From Allentown: Take Interstate 78 east to the junction with Interstate 287. Take I-287 south to Route 202-206 south. Take Route 206 when it splits off at the Somerville Circle. About a mile after the circle, there should be a Stop-N-Shop on your right. Go inside and get two six-packs of Heineken, a pack of Hebrew National reduced-fat hot dogs, and a large bag of Cool Ranch Doritos. You will find additional directions printed on the back of your receipt, unless you’ve made the mistake of getting Nacho Cheese Doritos. If the receipt paper gets jammed in the register, ask Jeff in frozen foods, because he’s the only one who knows how to fix it.

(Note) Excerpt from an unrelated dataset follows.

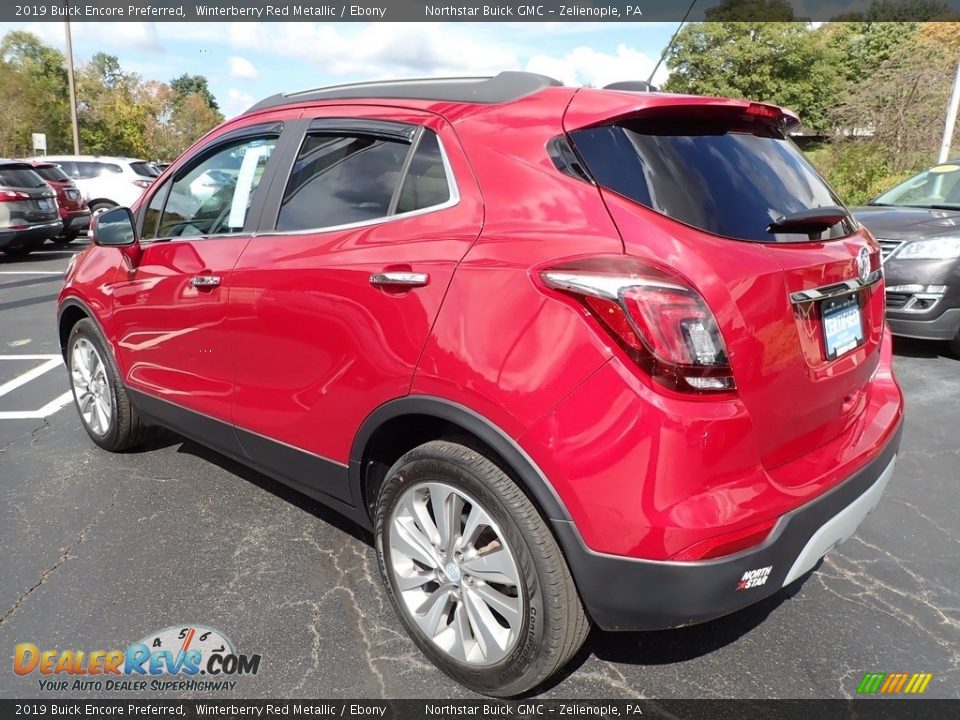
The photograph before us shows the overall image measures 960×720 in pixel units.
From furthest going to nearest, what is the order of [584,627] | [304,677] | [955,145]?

From the IKEA in Elizabeth: Pick up a large container of Swedish meatballs, some lingonberry juice, and an Ingolf chair (black, no armrests). Take the Turnpike south to the Route 1 exit, keeping an eye out for harness racers. Follow Route 1 south until you hit the Delaware and Raritan Canal, where you’re looking for Skippy’s Kayak Rental. Do not sign any documents Skippy hands you, especially those related to kayak damage waivers or white-water travel insurance.

From Los Angeles: Take Interstate 5 north to Granada Hills, taking the Balboa Boulevard exit and heading west. Take the third right until you find the warehouse complex that reads “U.S. Department of Energy, Restricted Access Only.” Tell the guard, “I heard there was a fire at Topanga Canyon, but the radio says it’s under control.” When he waves you through the checkpoint, drive to Building F and wait for the automatic door to open. Once it does, you’ll see a good-sized discontinuity in the fabric of space-time. Accelerate to thirty miles an hour and drive straight through the discontinuity, which should transport you to the Princeton high-energy physics lab on Route 206. However, if you find yourself in an unfamiliar location — such as downtown Camden, the north end zone of Giants Stadium, or the Old West — honk your horn three times and wait for assistance.

From Dublin: Take the Airlink bus from Dun Laoghaire to the Dublin airport. Order a caramel macchiato at the Starbucks, making sure to ask for extra nutmeg. Your Aer Lingus boarding pass should be folded inside your napkin. On arrival, take the AirTrain from JFK, connecting to the LIRR, which should drop you off in Penn Station. Take the NJ Transit train to Princeton Junction. Do not make eye contact with other passengers. We don’t want a repeat of what happened last time.